* DATA FOR REVIEW
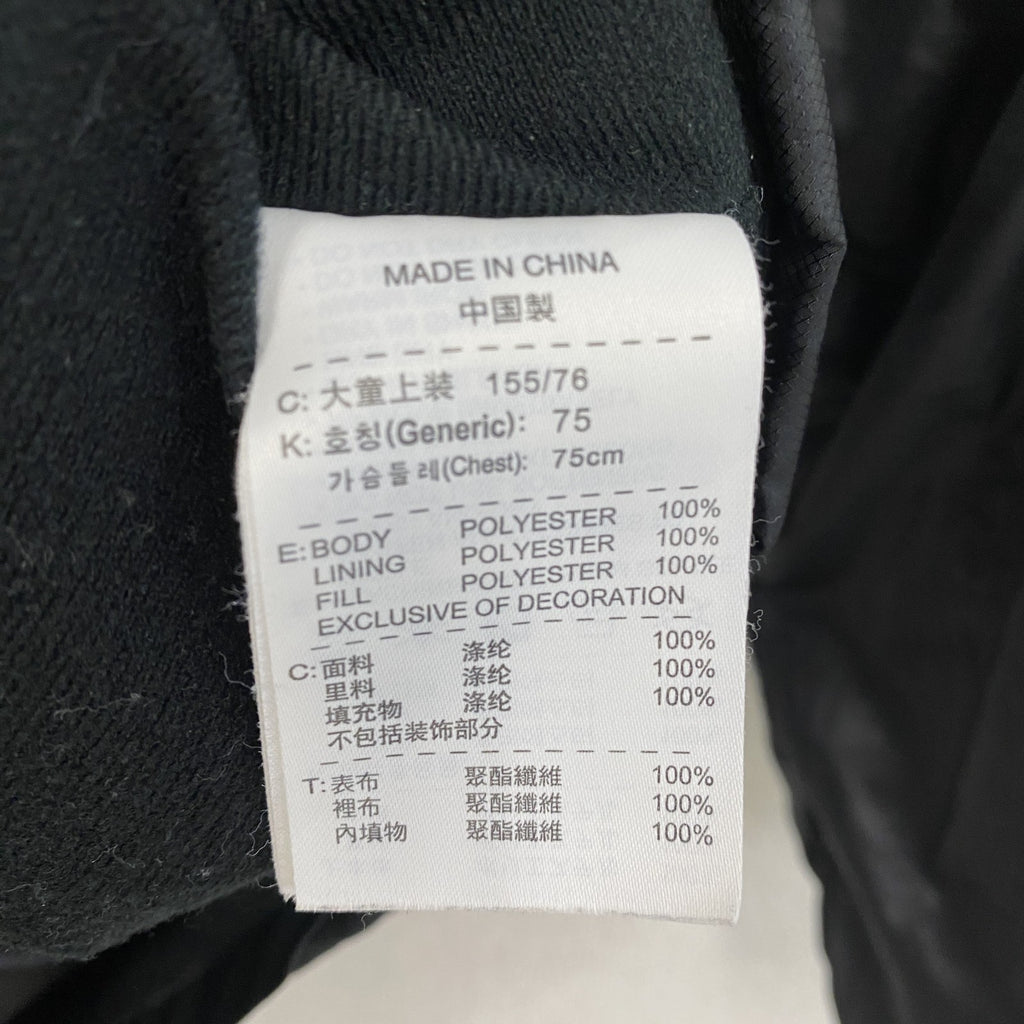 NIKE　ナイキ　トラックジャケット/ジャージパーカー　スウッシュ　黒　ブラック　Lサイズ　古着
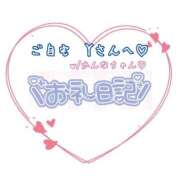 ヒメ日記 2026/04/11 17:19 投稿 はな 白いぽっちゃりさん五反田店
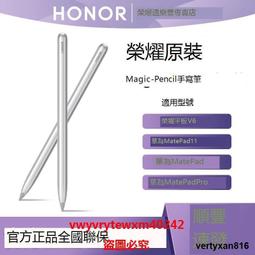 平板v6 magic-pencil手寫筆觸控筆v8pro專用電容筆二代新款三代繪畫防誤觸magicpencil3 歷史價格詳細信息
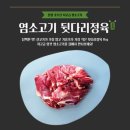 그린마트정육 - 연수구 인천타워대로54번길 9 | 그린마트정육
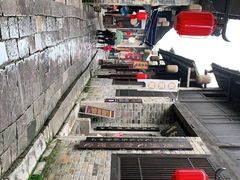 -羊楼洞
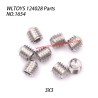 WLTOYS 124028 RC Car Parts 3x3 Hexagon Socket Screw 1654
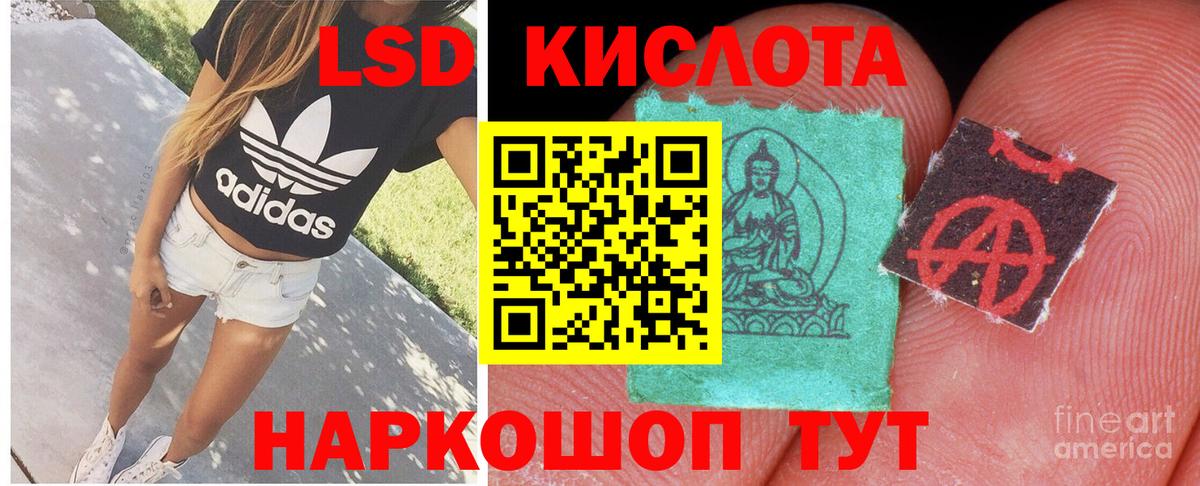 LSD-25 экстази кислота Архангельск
* * *
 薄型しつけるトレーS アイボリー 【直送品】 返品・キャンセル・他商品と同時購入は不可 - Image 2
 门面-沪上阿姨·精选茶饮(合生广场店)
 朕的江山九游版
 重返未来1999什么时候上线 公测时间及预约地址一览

* AIM OF THE EXERCISE
With the pictures omitted, print the lines above exactly, beginning at the line with "NIKE　ナイキ　トラックジ" and going on through the line with "WLTOYS 124028 RC".

* WRITTEN SOLUTION
 NIKE　ナイキ　トラックジャケット/ジャージパーカー　スウッシュ　黒　ブラック　Lサイズ　古着
 ヒメ日記 2026/04/11 17:19 投稿 はな 白いぽっちゃりさん五反田店
 平板v6 magic-pencil手寫筆觸控筆v8pro專用電容筆二代新款三代繪畫防誤觸magicpencil3 歷史價格詳細信息
 그린마트정육 - 연수구 인천타워대로54번길 9 | 그린마트정육
 -羊楼洞
 WLTOYS 124028 RC Car Parts 3x3 Hexagon Socket Screw 1654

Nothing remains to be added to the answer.